→ Aim:
Reproduce all of the data below word for word, leaving out the pictures.

┄┄┄┄┄┄┄┄┄┄┄┄┄┄┄┄┄┄┄┄

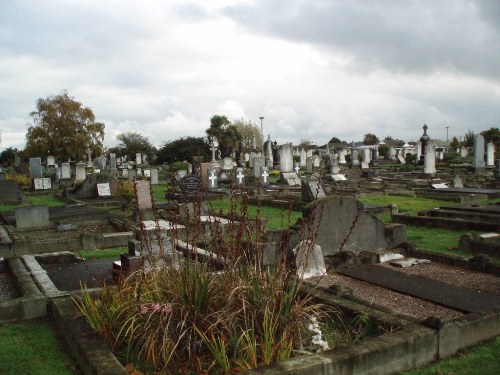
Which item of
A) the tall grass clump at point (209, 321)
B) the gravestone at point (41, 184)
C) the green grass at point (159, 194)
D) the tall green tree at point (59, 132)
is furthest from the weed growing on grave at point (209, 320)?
the tall green tree at point (59, 132)

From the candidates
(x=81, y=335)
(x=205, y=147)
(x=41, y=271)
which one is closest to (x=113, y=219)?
(x=41, y=271)

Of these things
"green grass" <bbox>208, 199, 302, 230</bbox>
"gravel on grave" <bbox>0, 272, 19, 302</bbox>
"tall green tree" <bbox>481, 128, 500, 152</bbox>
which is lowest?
"gravel on grave" <bbox>0, 272, 19, 302</bbox>

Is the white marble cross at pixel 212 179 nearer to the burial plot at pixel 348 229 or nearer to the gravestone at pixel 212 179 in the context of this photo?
the gravestone at pixel 212 179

┄┄┄┄┄┄┄┄┄┄┄┄┄┄┄┄┄┄┄┄

→ Answer:
Which item of
A) the tall grass clump at point (209, 321)
B) the gravestone at point (41, 184)
C) the green grass at point (159, 194)
D) the tall green tree at point (59, 132)
is furthest from the weed growing on grave at point (209, 320)?
the tall green tree at point (59, 132)

From the candidates
(x=81, y=335)
(x=205, y=147)
(x=41, y=271)
which one is closest to (x=113, y=219)?
(x=41, y=271)

Of these things
"green grass" <bbox>208, 199, 302, 230</bbox>
"gravel on grave" <bbox>0, 272, 19, 302</bbox>
"tall green tree" <bbox>481, 128, 500, 152</bbox>
which is lowest?
"gravel on grave" <bbox>0, 272, 19, 302</bbox>

Is the white marble cross at pixel 212 179 nearer to the burial plot at pixel 348 229 or nearer to the gravestone at pixel 212 179 in the context of this photo?
the gravestone at pixel 212 179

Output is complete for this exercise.